_PROBLEM TO WORK ON_
Read through the records. Copy each line that has the word "carbon".
Start of MATERIAL SUPPLIED
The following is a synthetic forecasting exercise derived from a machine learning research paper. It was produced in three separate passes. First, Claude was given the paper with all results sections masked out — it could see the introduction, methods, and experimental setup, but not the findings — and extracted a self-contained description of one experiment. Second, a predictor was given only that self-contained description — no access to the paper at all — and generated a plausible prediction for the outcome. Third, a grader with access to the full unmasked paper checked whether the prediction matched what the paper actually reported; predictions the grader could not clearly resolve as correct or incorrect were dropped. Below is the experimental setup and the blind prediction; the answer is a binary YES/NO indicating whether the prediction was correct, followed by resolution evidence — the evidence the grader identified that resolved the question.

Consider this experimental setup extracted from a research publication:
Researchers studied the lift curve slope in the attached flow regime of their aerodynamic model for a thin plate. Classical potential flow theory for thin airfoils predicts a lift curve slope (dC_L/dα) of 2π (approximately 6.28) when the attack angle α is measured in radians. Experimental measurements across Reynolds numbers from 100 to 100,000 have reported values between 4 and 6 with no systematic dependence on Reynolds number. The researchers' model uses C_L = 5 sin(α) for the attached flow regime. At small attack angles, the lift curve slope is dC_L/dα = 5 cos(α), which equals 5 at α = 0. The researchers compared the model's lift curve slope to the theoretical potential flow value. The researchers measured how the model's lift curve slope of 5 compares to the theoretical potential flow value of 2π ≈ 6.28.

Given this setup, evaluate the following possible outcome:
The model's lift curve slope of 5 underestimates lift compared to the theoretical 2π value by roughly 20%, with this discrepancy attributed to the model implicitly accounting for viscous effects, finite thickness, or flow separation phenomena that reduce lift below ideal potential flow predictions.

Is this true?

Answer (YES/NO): NO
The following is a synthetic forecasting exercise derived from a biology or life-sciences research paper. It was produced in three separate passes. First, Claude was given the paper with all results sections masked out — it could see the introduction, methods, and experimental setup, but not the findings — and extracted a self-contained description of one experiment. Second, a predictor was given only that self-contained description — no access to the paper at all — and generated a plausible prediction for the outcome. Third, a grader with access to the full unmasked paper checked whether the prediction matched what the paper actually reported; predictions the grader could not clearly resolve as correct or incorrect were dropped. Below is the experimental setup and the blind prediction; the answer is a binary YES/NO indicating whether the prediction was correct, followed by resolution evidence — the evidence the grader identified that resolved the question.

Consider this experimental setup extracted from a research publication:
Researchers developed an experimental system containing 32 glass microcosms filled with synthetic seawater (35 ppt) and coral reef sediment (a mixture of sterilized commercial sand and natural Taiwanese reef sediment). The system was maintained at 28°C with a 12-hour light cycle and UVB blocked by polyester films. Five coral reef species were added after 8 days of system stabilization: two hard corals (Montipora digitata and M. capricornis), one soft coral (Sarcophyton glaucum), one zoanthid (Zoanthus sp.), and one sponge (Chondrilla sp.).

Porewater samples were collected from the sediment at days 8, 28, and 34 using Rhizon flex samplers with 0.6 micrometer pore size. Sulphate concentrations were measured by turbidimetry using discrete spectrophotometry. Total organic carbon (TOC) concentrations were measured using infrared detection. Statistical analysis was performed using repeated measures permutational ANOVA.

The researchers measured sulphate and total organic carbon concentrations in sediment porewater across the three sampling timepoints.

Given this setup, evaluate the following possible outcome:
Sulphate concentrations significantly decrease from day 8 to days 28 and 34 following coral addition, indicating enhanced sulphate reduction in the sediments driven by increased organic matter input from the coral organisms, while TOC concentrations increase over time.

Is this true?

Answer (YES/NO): YES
End of MATERIAL SUPPLIED
_EXERCISE SOLUTION_
Porewater samples were collected from the sediment at days 8, 28, and 34 using Rhizon flex samplers with 0.6 micrometer pore size. Sulphate concentrations were measured by turbidimetry using discrete spectrophotometry. Total organic carbon (TOC) concentrations were measured using infrared detection. Statistical analysis was performed using repeated measures permutational ANOVA.
The researchers measured sulphate and total organic carbon concentrations in sediment porewater across the three sampling timepoints.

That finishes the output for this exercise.